Dr Heffernan: The strength
of our system is that we can respond quickly and organically to
present circumstances. The difficulty in the United States is
that the system prevents government from doing things in terms
of setting up departments. I think that there is a happy medium
between these two. It would be against the British tradition of
doing politics where the executive had to ask Parliament for permission
to change the machinery of government; but nonetheless Parliament
could insist upon some process by which the machinery of government
is altered, and you need not do it in such an ad hoc way.
That is a problem in terms of the way we do politics and there
are numerous examples of it. That is why I think that one of the
strengths of former Prime Minister Tony Blair, in trying to engineer
a more powerful and authoritative centre, was probably a good
thing, provided that it is transparent and can be held to account
by other members of the Government.
Q61 Lord Rowlands: In
many ways you have answered our fifth question, which is what
you would identify as the key issues or problems that the Cabinet
Office and the wider centre of government have faced since 1997.
That is what we have done for the last 45 minutes. Perhaps the
best thing for us to do is to clarify where we stand as a result
of the evidence of the last 45 minutes. Do I take it, first, there
is a ground of agreement that there was a need for some kind of
joined-up government but the efforts to do it since 1997 have
not been successful? Secondly, as a result of the means by which
they tried to do this, Cabinet Office roles have become complicated
and incompatible. Thirdly, there has been a blurring of responsibilities
and therefore a lack of parliamentary accountability. Is that
a reasonable summary of what we have said in the last 45 minutes?
Professor Kavanagh: Yes,
I would agree with that very much.
Q62 Lord Rowlands: In
that case, Dr Heffernan has been very consistent in his evidence
suggesting that we should have a Prime Minister's Department proper.
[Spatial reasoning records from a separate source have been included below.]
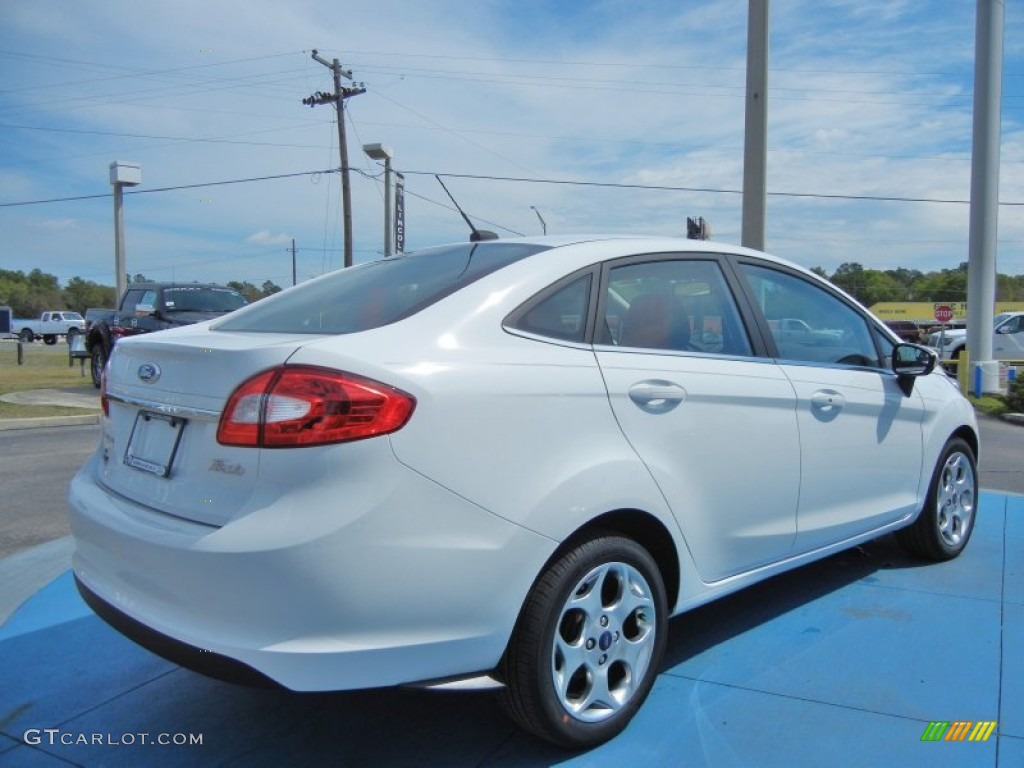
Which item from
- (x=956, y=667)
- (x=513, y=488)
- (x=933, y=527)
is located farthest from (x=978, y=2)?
(x=513, y=488)

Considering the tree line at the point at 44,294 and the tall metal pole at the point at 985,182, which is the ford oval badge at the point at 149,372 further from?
the tree line at the point at 44,294

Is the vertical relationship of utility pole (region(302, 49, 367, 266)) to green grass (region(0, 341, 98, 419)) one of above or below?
above

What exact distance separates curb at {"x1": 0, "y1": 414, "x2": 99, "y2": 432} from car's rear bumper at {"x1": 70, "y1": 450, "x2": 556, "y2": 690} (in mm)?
9596

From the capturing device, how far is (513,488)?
2.34 metres

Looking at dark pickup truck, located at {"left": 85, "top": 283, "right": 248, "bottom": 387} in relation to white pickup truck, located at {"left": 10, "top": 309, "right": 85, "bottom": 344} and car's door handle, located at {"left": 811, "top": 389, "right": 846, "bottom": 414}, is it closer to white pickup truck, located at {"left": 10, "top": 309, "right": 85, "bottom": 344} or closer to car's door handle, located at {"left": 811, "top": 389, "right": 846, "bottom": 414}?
car's door handle, located at {"left": 811, "top": 389, "right": 846, "bottom": 414}

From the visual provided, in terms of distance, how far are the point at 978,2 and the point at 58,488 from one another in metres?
20.4

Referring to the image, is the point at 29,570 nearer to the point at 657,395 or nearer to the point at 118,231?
the point at 657,395

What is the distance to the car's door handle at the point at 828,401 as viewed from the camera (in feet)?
11.4

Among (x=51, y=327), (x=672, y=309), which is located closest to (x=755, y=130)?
(x=672, y=309)

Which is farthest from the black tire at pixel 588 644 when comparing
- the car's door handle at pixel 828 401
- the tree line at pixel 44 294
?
the tree line at pixel 44 294

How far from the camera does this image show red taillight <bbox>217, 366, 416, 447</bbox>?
2.14m

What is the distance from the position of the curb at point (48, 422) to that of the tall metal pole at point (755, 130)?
9.61m

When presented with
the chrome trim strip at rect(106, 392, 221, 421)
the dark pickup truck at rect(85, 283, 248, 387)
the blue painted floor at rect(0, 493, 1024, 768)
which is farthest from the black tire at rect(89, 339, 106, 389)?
the chrome trim strip at rect(106, 392, 221, 421)

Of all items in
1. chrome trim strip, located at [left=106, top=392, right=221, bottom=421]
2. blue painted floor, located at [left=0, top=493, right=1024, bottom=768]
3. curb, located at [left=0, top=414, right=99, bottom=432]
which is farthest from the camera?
curb, located at [left=0, top=414, right=99, bottom=432]
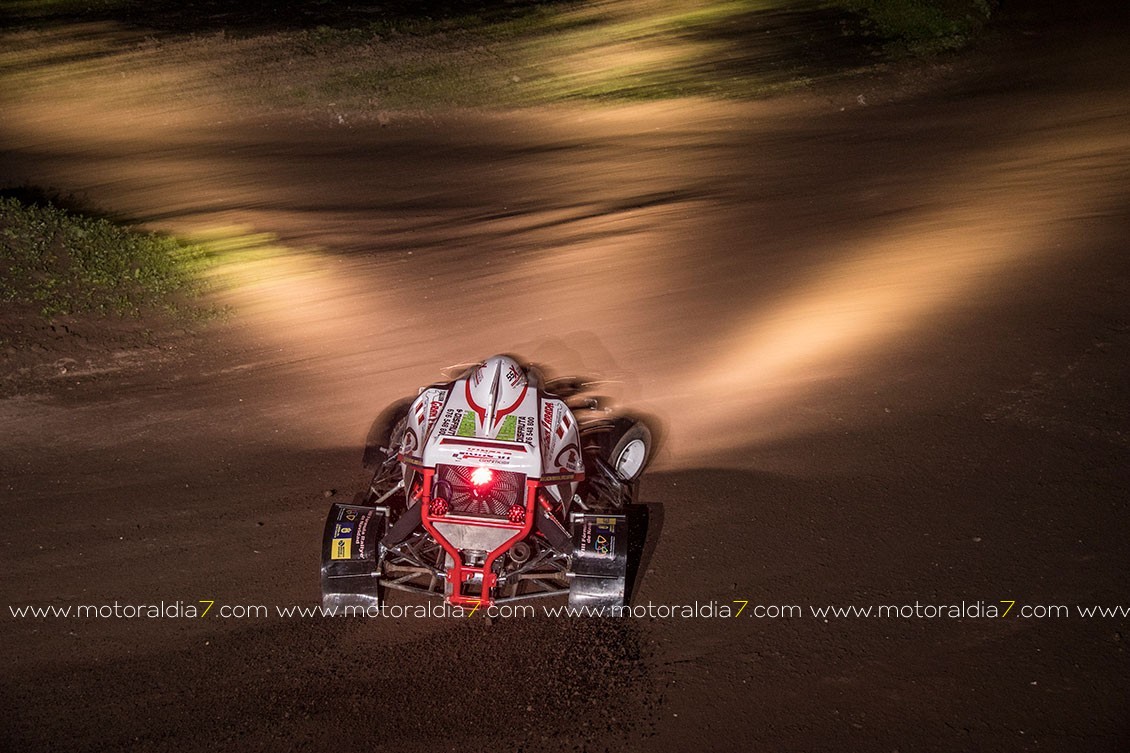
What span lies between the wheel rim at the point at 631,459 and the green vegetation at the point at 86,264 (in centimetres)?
657

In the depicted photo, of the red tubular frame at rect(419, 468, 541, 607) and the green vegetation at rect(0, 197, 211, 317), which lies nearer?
the red tubular frame at rect(419, 468, 541, 607)

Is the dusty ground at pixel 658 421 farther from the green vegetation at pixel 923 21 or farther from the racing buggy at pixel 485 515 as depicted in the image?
the green vegetation at pixel 923 21

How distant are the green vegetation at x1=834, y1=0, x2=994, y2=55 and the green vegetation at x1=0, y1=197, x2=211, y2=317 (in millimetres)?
16340

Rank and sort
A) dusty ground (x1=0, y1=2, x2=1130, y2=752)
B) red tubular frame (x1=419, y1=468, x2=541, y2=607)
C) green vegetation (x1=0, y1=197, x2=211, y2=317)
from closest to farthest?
dusty ground (x1=0, y1=2, x2=1130, y2=752) < red tubular frame (x1=419, y1=468, x2=541, y2=607) < green vegetation (x1=0, y1=197, x2=211, y2=317)

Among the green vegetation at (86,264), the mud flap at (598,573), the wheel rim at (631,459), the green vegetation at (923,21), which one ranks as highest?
the green vegetation at (923,21)

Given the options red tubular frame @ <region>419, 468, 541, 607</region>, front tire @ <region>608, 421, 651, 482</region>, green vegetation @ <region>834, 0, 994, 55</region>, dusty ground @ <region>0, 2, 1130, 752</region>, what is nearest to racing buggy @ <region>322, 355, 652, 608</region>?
red tubular frame @ <region>419, 468, 541, 607</region>

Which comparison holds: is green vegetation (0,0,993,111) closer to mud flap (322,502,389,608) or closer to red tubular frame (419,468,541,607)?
mud flap (322,502,389,608)

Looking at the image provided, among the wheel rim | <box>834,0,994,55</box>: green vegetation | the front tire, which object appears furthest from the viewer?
<box>834,0,994,55</box>: green vegetation

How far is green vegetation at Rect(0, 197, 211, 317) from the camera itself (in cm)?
1173

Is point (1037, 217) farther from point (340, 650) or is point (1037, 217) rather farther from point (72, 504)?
point (72, 504)

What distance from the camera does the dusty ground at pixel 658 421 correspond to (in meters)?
6.73

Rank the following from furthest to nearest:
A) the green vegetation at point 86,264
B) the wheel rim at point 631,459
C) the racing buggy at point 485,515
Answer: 1. the green vegetation at point 86,264
2. the wheel rim at point 631,459
3. the racing buggy at point 485,515

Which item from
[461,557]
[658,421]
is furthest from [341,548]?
[658,421]

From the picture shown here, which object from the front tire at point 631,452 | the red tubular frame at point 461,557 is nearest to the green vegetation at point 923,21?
the front tire at point 631,452
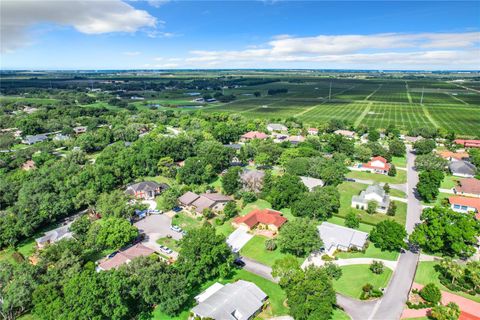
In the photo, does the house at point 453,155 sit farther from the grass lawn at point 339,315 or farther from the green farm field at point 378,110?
the grass lawn at point 339,315

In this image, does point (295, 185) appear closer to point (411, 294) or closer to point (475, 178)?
point (411, 294)

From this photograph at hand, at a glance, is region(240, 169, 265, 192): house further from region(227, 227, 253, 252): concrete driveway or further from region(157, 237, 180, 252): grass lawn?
region(157, 237, 180, 252): grass lawn

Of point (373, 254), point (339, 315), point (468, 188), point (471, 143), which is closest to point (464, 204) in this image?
point (468, 188)

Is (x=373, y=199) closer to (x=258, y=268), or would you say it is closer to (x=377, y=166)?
(x=377, y=166)

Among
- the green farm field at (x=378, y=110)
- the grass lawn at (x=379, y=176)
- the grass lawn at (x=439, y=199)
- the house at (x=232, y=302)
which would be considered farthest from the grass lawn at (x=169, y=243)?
the green farm field at (x=378, y=110)

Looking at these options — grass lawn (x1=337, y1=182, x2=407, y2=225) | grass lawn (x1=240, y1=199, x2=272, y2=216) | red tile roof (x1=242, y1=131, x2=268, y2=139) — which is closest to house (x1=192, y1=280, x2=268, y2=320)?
grass lawn (x1=240, y1=199, x2=272, y2=216)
Do the other two of you agree with that?
Professor Smith: In a
way, I think it is not my decision but
Q63 Lord Rowlands: Would
you recommend it?
Professor Smith: In a
way, it does not really matter. What we need to do is be clear
about how the centre of British Government is organised. It could
be the Cabinet Office or it could be the Prime Minister's Office
or it could be the Treasury, but what it cannot be is three departments,
and maybe more, fighting over who has control of the centre and
nobody actually being clear about what those rules are and who
should be in charge of the centre.
Professor Kavanagh: A
Prime Minister's Department has been mooted, in 1982 and on at
least one other occasion. It was the Cabinet Secretary on both
occasions who objected strongly to this. If we did have a proper
Prime Minister's Department with a Permanent Secretary overseeing
officials, there is no doubt it would raise serious questions
about the role of the Cabinet Office, the role of the Cabinet
Secretary and, dare I say it, the role of the Cabinet and secretaries
of state. It would be a recognition and a formalisation of what
Britain is moving towards, definitely. You do get the old romantics.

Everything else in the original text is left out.